Вот и светлый праздник Рождества настал. Спозаранку ребятишки уже бегают из дома в дом: поют, славят Рождество Христово. Славить умели с самого раннего детства, и кто лучше поет, тому и гостинцев хозяева больше дают.

Веселый праздник – Рождество! В народе говорят, что в эти дни "даже у воробья пиво". А пиво в каждом дому варили разных сортов: хмельное, "травянуху", а кроме того – брагу на меду.
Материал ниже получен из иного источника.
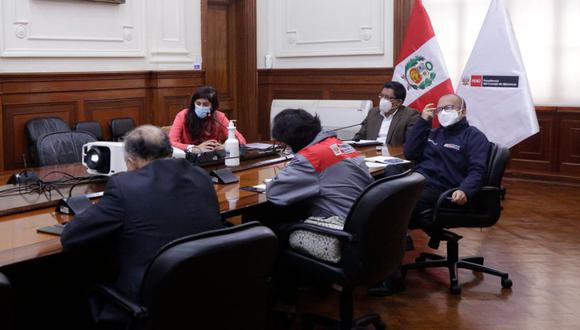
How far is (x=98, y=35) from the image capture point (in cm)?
686

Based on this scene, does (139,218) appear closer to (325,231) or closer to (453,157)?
(325,231)

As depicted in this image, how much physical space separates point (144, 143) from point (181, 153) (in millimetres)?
1297

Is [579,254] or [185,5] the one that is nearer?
[579,254]

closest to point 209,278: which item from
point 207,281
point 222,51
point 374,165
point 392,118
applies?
point 207,281

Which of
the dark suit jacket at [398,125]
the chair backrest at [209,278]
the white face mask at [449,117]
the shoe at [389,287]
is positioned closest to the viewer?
the chair backrest at [209,278]

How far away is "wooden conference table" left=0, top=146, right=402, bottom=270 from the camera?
2.29 metres

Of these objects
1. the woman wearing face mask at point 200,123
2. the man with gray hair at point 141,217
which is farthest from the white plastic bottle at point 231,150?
the man with gray hair at point 141,217

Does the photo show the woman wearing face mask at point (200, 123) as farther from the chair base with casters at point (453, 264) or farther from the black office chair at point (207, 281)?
the black office chair at point (207, 281)

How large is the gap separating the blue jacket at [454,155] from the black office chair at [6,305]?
291 centimetres

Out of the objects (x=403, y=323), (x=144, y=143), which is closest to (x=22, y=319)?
(x=144, y=143)

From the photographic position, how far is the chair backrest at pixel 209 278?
195 cm

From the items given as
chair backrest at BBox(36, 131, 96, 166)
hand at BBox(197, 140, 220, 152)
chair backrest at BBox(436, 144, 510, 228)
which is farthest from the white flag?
chair backrest at BBox(36, 131, 96, 166)

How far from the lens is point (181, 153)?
147 inches

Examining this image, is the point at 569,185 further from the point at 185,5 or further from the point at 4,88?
the point at 4,88
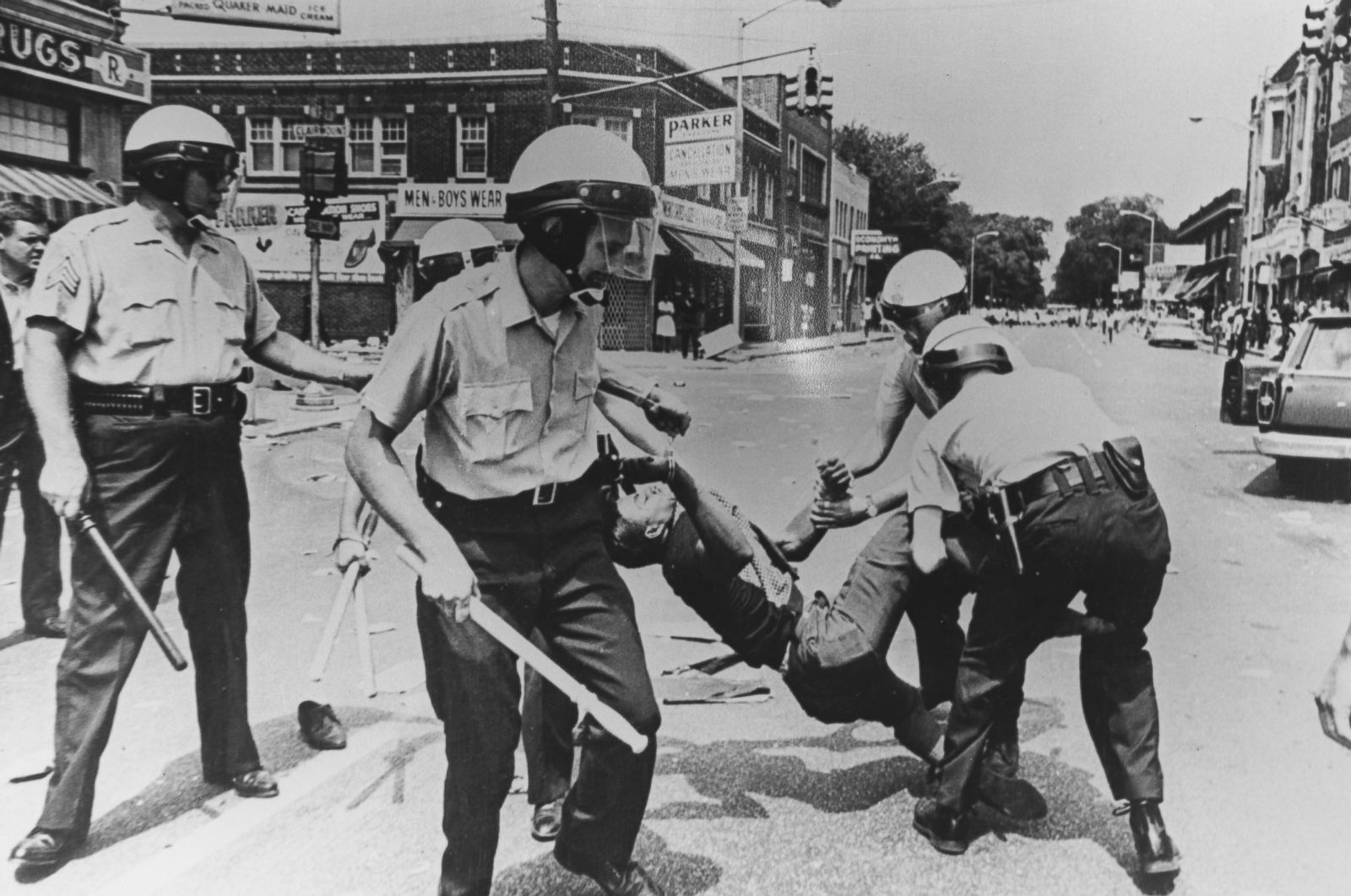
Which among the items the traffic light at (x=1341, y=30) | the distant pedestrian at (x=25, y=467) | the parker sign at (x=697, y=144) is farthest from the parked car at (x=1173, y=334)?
the distant pedestrian at (x=25, y=467)

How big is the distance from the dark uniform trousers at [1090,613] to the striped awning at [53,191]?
2.59 meters

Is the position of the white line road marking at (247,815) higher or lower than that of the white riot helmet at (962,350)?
lower

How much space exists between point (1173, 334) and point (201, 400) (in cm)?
610

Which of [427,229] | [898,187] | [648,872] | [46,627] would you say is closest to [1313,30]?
[898,187]

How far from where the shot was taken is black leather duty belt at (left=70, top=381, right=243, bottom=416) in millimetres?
2707

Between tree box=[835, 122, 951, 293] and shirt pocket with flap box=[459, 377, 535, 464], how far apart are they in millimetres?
1254

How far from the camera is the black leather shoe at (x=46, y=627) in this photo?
4004 mm

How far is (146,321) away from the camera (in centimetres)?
272

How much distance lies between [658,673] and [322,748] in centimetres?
119

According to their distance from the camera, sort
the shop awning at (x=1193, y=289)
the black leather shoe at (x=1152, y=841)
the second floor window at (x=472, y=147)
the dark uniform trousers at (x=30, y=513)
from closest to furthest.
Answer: the black leather shoe at (x=1152, y=841) → the second floor window at (x=472, y=147) → the dark uniform trousers at (x=30, y=513) → the shop awning at (x=1193, y=289)

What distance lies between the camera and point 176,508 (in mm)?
2830

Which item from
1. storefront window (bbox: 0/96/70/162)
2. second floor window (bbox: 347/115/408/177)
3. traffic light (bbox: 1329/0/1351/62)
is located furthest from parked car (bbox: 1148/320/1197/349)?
storefront window (bbox: 0/96/70/162)

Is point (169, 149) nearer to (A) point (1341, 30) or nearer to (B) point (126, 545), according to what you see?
(B) point (126, 545)

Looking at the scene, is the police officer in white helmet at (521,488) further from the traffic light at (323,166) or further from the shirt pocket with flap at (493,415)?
the traffic light at (323,166)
В сочельник по обычаю каждый должен быть сыт. Наедались и напивались вволю все – и хозяева, и работники. Утром набожные зажиточные прядеинцы запрягали в кошевки лучших лошадей и ехали в Киргу, к церковной обедне. Оставшиеся в деревне прядеинцы проводили праздники, как кому любо, всяк веселился по-своему. Одни любили с песнями, хохотом и визгом кататься по деревенским улицам на лошадях. Даже те, у кого на дворе и была-то одна лошаденка да короб на дровнях, и то на Рождество выезжали кататься, правда, где-нибудь ближе к задворкам, чтобы не быть стоптанными тройками бешеных рысаков сельских богатеев.

Никита Шукшин запряг в кошевку Гнедка и повез кататься свою семью, следом на санях выехали Василий с Пелагеей.

Казалось, вся деревня вышла на улицы на рождественское гулянье, дома остались только совсем немощные старики и старухи. Девки и молодухи вытащили из заветных сундуков все самые лучшие свои наряды – бухарские, пуховые оренбургские и кашемировые, красные и желтые, с крупными цветами шали. Везде и всюду слышались песни, смех, сыпались шутки-прибаутки, бегали ряженые: кто маску нацепил и татарином обрядился, кто в цыгана превратился, а кто так лицо себе печной сажей вымазал, что его и родная мать, пожалуй, не узнала бы…

Вот с крутого берега на Киргу катится большая скамья, вся облепленная парнями и девками. Человек пятнадцать с гиканьем, свистом и визгом, набирая бешеную скорость, устремляются вниз по откосу; вдруг в полугоре скамья покачнулась и опрокинула всю ватагу в снег. Куча мала, куча мала!